Abigail Klein Leichman
March 10, 2011, Updated September 12, 2012

An Israeli invention could revolutionize the way perishables are packaged, extending shelf life by banishing bacteria.

Food packaging

Photo by Nati Shohat/Flash90.
In the future food packaging may include Israeli technology that can keep food free of bacteria.

Imagine if all the paper, cardboard, foil and plastic that envelops the food we buy could not only keep it clean and tidy but also free of the bacteria that leads to spoilage.

That scenario is quite possible in the near future, thanks to an Israeli student and his master’s thesis supervisors.

Graduate student Ronen Gottesman developed a silver nanoparticle-coated paper with the guidance of Prof. Nina Perkas at Bar-Ilan University’s Institute of Nanotechnology and Advanced Materials (BINA) and Mina and Everard Goodman Faculty of Life Sciences. As reported in Langmuir, the journal of the American Chemical Society, the “killer paper” is intended for use as a new food packaging material. It could provide an easy alternative to preservation methods such as radiation, heat treatment and low temperature storage.

“Metallic silver has been known for generations as an antibacterial agent,” explains Prof. Aharon Gedanken, director of the Kanbar Laboratory of Nanomaterials at BINA. Silver already is widely used as a bacteria fighter in medicinal ointments, kitchen and bathroom surfaces and even odor-resistant socks. Scientists have been exploring the use of silver nanoparticles — each 1/50,000 the width of a human hair — as long-lasting germ-fighting coatings for plastics, fabrics and metals.

“The smaller the size of the particles, the more effective they are against bacteria,” Gedanken tells ISRAEL21c. However, developing a nanoparticle-coated product suitable for commercial use has proven difficult.

Strategies for vanquishing germs

Gedanken, who is spearheading a multi-country project to commercialize an antibacterial textile for hospital use, suggested that his student explore how germ-fighting nanoparticles could be introduced to paper and other food wrappings.

First, Gottesman had to spend a year brushing up on microbiology under the supervision of Prof. Yishayahu Nitzan. “We are chemists, not biologists,” Gedanken explains.

Using silver nanoparticles fabricated at the BINA lab, Gottesman used a sono-chemical technique Gedanken innovated for “throwing” the particles onto paper or textile at such high speed that they become permanently embedded.
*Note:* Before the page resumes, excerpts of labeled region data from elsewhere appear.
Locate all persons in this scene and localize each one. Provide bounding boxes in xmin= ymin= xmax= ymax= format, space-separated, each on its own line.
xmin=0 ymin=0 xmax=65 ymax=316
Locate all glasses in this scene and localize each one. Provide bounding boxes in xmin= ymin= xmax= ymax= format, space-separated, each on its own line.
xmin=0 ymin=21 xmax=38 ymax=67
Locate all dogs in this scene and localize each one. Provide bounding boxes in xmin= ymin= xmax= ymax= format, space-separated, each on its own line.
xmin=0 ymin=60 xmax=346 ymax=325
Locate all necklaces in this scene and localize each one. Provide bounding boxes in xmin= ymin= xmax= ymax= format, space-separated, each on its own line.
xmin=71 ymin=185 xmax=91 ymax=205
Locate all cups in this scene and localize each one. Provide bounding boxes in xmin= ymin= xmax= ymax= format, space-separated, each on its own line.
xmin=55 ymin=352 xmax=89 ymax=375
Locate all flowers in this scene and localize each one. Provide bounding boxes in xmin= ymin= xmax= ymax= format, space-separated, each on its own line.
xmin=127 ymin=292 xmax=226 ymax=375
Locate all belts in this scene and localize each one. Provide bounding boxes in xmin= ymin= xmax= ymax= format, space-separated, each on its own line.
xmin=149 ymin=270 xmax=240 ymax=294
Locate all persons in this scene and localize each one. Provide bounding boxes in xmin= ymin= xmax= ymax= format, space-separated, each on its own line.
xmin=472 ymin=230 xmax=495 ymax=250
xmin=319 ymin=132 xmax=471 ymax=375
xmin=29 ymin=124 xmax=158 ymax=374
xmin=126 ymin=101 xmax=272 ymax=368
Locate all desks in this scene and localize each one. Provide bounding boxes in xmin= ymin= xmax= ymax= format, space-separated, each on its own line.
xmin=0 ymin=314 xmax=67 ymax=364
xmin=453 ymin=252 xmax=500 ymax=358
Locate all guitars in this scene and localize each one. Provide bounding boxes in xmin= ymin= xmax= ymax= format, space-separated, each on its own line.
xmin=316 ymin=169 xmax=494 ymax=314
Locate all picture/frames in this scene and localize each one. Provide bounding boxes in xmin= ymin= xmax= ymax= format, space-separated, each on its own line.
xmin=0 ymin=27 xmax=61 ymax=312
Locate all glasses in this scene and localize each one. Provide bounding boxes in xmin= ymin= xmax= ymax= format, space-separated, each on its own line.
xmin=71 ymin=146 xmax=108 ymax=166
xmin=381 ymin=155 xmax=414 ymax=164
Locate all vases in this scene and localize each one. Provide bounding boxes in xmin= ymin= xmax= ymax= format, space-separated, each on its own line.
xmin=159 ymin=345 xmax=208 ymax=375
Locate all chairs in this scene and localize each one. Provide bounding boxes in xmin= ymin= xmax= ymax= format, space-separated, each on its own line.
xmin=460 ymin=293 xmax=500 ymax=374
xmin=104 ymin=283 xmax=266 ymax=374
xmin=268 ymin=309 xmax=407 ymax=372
Then he took the paper to the microbiology lab to test its antibacterial properties.

The coated paper showed potent antibacterial activity against E. coli and S. aureus, two causes of bacterial food poisoning. It killed all of the microbes in just three hours.

“In the future, people could coat any packing material, like plastic bags, paper and cartons, to keep the food fresh for a longer time,” says Gedanken. “It is bacteria that causes food to rot.”

Inquiries from abroad

After the paper was published, Gedanken – who has had a hand in more than 570 such scientific articles — was surprised by the intense interest this one aroused. A large number of companies have contacted him about it, mostly from the United States and one from the United Kingdom.

Any commercial development of the invention would be handled by Bar-Ilan Research & Development, the corporate interface between scientific and technological development at the university and the world of business and industry.

“The application is straightforward in its ability to elongate shelf life, especially for products such as packaged meat,” Gedanken says. “Yesterday I wrote to one company explaining that they can send us a trial of paper to coat with nanoparticles using our machine.”

Instead of silver, however, the scientists have switched to zinc oxide, a gentler and highly effective bacteria killer that is favored by the US Food and Drug Administration over silver.

Bacteria-free hospitals

Zinc oxide is also the substance Gedanken is using for his antibacterial textile, which has recently been proven to remain embedded after many washings. The trials, as well as the design and manufacture of machinery to mass produce the fabric, are taking place under the auspices of a large European consortium headed by Gedanken “toward our dream of having a hospital free of bacteria.”

Two machines are now being assembled in the Italian headquarters of Klopman International. “A year or so of experiments will take place to gauge performance,” says Gedanken. A second machine is being installed in Romania.

Gedanken notes that many other scientists are scrambling to develop antibacterial products like BINA has turned out, largely in response to “superbugs” against which current antibiotics are helpless. But as one multibillion corporation executive told him, none of the others survive washing.

“So we are pretty sure our product is unique,” says Gedanken, who hints at many more projects in the pipeline at his university’s lab.